The Practical Herbalist team threw our baskets into a wagon and trotted down the road to the local blueberry farm. Even with blueberry bushes growing in our own yards, The U-pick only charges $1.85/# for the sweetest berries in the valley. We’d be fools if we didn’t load up our freezers now.

Patrick and Candace are much more industrial than I am. They dry fruit for snacking while I only freeze it. We both lay berries on wax paper lined cookie sheets to freeze before putting them in bulk containers for the rest of the year. No one wants to spend Christmas Eve chipping away at a solid block of blueberries for holiday pies.

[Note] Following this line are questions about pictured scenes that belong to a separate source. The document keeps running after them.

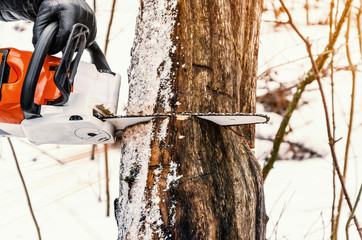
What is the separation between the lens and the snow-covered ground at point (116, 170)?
2068 millimetres

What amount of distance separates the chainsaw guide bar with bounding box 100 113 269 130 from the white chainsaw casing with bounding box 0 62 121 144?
0.04 meters

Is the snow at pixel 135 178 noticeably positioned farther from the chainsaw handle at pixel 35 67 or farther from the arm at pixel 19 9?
the arm at pixel 19 9

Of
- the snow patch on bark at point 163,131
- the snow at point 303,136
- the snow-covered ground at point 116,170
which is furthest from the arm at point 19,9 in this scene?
the snow at point 303,136

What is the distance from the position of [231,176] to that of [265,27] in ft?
5.36

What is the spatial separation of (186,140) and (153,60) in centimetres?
23

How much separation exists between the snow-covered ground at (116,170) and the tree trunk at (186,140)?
1.15m

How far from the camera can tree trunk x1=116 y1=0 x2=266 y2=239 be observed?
0.70 meters

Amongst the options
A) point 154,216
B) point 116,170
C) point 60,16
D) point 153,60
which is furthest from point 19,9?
point 116,170

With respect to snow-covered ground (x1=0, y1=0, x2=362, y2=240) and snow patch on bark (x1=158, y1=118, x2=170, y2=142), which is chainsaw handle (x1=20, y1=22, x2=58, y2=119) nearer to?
snow patch on bark (x1=158, y1=118, x2=170, y2=142)

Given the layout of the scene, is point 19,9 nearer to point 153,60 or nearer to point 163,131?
point 153,60

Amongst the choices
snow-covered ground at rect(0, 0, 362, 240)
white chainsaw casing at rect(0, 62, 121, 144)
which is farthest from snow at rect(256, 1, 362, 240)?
white chainsaw casing at rect(0, 62, 121, 144)

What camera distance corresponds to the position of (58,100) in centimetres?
77

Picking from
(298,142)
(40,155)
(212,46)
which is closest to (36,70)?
(212,46)

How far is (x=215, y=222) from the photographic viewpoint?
716 millimetres
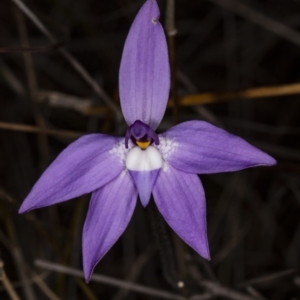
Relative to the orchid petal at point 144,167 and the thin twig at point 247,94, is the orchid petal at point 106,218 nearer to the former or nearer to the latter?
the orchid petal at point 144,167

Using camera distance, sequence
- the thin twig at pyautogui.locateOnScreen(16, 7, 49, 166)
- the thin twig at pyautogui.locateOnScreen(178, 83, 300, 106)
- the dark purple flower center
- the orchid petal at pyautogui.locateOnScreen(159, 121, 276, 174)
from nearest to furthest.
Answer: the orchid petal at pyautogui.locateOnScreen(159, 121, 276, 174) < the dark purple flower center < the thin twig at pyautogui.locateOnScreen(178, 83, 300, 106) < the thin twig at pyautogui.locateOnScreen(16, 7, 49, 166)

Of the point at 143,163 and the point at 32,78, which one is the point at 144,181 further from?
the point at 32,78

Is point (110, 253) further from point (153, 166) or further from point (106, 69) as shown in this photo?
point (153, 166)

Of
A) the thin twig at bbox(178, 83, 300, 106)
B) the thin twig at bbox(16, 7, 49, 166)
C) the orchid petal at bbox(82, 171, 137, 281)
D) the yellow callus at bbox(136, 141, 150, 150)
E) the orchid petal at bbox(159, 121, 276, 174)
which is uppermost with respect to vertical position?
the thin twig at bbox(16, 7, 49, 166)

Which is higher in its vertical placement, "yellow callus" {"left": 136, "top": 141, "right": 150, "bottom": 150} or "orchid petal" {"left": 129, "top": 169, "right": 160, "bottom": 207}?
"yellow callus" {"left": 136, "top": 141, "right": 150, "bottom": 150}

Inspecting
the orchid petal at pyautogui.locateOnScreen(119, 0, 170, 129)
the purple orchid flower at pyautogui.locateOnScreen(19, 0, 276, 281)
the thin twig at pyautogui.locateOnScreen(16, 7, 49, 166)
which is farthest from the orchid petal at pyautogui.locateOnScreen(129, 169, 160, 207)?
the thin twig at pyautogui.locateOnScreen(16, 7, 49, 166)

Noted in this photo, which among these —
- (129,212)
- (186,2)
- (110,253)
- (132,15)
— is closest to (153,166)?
(129,212)

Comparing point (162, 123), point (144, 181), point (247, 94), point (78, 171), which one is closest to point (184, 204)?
point (144, 181)

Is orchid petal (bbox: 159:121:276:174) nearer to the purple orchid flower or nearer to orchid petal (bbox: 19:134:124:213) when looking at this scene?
the purple orchid flower
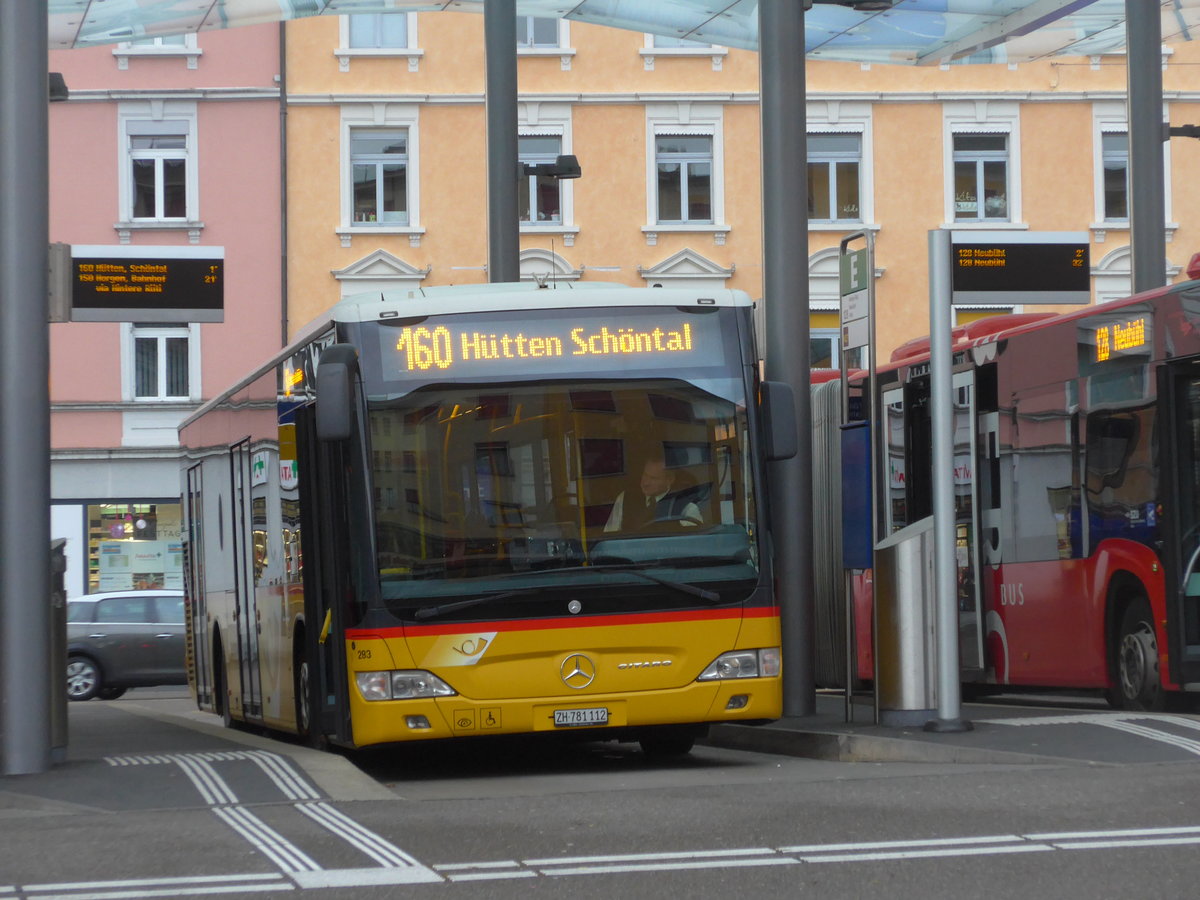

Blueberries make excellent jam and cordial. I wait until the season picks up a chill before starting kitchen projects like that. No one wants to spend a 90 degree day, bending over a boiling pot of preserves. After I’m done canning jam, I’ll set aside a few baggies of blueberries just for making smoothies. Only a handful add a lot of flavor to our yogurt based drinks.

Blueberries are easy to pick. the bushes are about 6 feet tall. Patrick, Candace, and I wandered between the bushes, popping the biggest, darkest, and juiciest berries into our baskets. Just holding a bucket under a branch and running your hand along the stem was good enough. The steady plop, plop, plop of berries hitting the basket let us know where we were in the field.

Once the wagon was full, we weighed out our harvest, paid the elderly couple who own the farm, and walked back. The sun was warming the air gently. I sipped the remains of the coffee Patrick had brewed earlier that morning. Our blueberry summer had begun.